You can use native SQL to materialize entities, using projections, it's not necessarily restricted to SP, although it will require extra work.
What you need is a RetrievalQuery object which will form the query and the necessary projectors as described in the manual, where it's explained how to project entities from a proc result.

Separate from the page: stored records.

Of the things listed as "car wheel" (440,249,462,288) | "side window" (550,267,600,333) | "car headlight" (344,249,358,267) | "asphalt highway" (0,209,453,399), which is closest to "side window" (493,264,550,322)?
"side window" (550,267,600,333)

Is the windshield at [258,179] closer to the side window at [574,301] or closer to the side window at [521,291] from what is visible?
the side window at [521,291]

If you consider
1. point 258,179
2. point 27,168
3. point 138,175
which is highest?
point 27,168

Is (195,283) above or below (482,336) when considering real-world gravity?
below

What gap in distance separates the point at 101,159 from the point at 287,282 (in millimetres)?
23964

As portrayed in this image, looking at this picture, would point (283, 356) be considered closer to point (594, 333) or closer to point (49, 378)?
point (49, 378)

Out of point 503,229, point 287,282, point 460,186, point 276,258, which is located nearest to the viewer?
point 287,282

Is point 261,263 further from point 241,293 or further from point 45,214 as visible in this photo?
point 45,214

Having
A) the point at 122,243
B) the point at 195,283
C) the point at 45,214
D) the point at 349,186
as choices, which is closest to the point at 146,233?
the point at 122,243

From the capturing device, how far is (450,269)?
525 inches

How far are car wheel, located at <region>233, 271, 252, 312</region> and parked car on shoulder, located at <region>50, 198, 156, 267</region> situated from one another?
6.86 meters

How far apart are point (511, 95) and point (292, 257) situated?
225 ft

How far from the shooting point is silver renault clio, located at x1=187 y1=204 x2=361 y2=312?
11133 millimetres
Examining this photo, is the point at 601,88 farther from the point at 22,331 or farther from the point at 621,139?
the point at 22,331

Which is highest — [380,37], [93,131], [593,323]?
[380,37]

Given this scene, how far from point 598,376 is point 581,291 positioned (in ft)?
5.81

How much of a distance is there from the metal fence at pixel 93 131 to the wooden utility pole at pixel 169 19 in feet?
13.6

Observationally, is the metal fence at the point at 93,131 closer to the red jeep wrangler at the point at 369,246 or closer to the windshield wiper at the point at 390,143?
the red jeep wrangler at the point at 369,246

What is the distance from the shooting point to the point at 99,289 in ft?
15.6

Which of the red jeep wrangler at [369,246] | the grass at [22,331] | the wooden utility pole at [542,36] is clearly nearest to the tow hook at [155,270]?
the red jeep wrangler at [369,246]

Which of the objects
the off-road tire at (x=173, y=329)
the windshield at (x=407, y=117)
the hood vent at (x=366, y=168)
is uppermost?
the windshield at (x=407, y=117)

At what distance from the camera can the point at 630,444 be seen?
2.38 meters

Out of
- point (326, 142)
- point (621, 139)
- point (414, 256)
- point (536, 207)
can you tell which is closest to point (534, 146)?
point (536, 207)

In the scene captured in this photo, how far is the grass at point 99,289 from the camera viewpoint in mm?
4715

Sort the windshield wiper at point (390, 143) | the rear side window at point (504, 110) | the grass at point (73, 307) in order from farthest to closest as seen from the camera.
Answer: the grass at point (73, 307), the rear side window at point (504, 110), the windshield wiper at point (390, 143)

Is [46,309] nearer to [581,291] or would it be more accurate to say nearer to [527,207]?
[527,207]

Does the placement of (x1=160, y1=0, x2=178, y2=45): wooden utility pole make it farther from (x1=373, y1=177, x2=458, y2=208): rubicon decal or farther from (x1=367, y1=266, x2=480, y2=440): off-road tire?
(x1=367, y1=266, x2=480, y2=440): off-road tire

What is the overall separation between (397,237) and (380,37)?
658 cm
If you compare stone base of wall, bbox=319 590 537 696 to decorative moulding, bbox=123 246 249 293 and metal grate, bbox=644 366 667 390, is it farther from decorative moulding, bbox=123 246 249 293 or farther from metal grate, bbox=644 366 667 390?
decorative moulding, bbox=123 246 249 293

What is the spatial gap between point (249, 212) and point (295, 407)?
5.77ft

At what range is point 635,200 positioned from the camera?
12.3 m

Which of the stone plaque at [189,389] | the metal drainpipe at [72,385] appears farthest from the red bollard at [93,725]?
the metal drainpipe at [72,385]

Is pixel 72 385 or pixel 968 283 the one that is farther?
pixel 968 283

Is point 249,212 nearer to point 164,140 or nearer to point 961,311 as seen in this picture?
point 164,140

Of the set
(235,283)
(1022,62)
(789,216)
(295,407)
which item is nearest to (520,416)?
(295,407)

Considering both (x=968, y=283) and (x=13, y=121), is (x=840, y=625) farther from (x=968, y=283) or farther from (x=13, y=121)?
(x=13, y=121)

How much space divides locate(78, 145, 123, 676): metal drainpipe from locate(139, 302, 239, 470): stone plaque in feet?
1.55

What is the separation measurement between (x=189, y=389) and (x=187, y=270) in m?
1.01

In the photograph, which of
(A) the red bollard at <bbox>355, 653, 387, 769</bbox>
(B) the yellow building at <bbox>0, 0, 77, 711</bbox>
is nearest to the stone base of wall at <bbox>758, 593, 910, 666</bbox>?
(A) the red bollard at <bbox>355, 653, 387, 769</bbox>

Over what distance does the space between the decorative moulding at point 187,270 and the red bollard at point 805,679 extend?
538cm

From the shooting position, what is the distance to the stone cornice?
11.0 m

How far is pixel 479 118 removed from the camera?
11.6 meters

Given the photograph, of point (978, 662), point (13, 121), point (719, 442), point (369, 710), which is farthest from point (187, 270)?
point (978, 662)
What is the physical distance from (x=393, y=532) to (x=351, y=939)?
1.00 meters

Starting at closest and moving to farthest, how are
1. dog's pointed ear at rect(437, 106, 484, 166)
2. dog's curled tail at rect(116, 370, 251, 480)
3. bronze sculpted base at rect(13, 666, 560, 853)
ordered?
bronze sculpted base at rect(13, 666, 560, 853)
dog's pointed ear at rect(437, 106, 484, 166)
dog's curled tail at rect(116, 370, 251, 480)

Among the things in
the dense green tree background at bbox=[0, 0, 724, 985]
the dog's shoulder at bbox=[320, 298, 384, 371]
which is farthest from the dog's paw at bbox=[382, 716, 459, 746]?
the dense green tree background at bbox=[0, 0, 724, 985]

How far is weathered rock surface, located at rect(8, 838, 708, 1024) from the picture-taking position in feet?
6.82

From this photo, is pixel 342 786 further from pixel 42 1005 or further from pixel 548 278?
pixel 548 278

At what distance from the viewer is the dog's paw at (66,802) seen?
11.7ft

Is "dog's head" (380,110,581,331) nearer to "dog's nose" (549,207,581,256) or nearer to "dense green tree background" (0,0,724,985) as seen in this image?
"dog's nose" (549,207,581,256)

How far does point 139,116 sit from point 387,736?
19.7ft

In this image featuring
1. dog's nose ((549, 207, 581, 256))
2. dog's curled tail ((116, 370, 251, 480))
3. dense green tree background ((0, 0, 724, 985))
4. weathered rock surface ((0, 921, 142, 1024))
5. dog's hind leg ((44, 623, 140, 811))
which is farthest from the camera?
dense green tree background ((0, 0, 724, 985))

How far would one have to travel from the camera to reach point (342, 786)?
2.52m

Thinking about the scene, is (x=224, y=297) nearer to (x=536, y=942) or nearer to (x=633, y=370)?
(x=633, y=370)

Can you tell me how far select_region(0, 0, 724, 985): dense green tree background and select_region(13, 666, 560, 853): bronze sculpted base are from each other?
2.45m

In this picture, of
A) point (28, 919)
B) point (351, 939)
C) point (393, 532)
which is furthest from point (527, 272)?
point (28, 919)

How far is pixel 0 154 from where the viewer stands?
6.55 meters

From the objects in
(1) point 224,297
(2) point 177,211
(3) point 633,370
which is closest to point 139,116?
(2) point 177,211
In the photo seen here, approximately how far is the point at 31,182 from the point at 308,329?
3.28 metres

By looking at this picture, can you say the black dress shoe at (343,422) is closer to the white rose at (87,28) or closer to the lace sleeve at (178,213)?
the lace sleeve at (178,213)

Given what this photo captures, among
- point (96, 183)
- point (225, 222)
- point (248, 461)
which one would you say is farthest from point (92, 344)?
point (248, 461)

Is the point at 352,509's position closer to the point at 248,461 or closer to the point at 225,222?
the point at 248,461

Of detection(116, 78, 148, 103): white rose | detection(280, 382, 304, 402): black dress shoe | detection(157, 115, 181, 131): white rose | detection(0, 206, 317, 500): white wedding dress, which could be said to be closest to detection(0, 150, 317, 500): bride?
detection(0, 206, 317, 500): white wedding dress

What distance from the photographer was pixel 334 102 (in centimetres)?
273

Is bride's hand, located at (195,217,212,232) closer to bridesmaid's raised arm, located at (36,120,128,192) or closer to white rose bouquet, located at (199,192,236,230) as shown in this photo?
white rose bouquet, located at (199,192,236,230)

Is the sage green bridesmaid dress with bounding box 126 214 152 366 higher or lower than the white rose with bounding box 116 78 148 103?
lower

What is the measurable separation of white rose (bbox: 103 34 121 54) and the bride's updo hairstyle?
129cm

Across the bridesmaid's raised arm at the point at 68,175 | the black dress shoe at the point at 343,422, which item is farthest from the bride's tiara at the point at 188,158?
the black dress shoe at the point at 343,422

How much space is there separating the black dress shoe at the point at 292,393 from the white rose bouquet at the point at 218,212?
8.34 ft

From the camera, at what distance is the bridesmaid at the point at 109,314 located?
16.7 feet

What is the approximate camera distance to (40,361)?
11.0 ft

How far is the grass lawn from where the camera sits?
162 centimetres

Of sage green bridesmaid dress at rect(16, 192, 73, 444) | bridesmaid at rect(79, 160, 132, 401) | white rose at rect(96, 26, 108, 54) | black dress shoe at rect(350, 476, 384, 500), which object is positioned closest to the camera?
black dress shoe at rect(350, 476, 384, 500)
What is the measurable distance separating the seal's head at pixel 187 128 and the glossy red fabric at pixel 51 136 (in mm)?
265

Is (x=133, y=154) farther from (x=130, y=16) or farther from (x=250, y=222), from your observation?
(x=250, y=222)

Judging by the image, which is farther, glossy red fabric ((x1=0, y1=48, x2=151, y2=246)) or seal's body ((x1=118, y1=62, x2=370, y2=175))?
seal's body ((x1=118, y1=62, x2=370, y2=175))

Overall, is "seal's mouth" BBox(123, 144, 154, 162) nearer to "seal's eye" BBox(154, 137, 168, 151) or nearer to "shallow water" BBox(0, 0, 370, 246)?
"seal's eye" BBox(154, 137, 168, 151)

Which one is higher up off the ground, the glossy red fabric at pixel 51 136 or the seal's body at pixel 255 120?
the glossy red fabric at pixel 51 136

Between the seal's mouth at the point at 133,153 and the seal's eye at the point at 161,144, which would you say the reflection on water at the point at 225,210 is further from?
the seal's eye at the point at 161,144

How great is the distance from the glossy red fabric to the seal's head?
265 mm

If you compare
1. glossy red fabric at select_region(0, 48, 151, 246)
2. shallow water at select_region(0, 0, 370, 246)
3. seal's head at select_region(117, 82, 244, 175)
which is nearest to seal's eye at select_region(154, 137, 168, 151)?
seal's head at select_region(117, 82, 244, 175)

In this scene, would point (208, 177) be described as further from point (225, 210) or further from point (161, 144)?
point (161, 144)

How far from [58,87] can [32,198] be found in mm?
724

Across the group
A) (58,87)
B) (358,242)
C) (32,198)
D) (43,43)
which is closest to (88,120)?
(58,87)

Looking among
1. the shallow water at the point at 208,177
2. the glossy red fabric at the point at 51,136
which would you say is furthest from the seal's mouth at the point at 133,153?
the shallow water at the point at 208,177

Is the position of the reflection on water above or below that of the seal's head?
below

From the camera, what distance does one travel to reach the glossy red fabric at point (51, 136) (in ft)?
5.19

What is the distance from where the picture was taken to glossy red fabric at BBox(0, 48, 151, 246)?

If you look at the RetrievalProcedures.cs file generated for retrieval procs, you'll notice code like:
/// <summary>Creates an IRetrievalQuery object for a call to the procedure 'CustOrderHist'.
///
/// </summary>
/// <param name="customerId">Input parameter of stored procedure</param>
/// <returns>IRetrievalQuery object which is ready to use for datafetching</returns>
public static IRetrievalQuery GetCustOrderHistCallAsQuery( System.String customerId)
{
RetrievalQuery toReturn = new RetrievalQuery( new SqlCommand("[Northwind].[dbo].[CustOrderHist]" ) );
toReturn.Parameters.Add(new SqlParameter("@CustomerID", SqlDbType.NChar, 5, ParameterDirection.Input, true, 0, 0, "", DataRowVersion.Current, customerId));
toReturn.Command.CommandType = CommandType.StoredProcedure;
return toReturn;
}
This is generated code to obtain a RetrievalQuery object to directly execute it to obtain a resultset to project onto entities.
You can build manually a RetrievalQuery object using hardcoded SQL, as you simply feed it with a Command which has its commandtype set to text and which receives the required parameters from you.
After you've created the RetrievalQuery, you can follow the same path as you would with a proc. So the extra work is in building the RetrievalQuery object.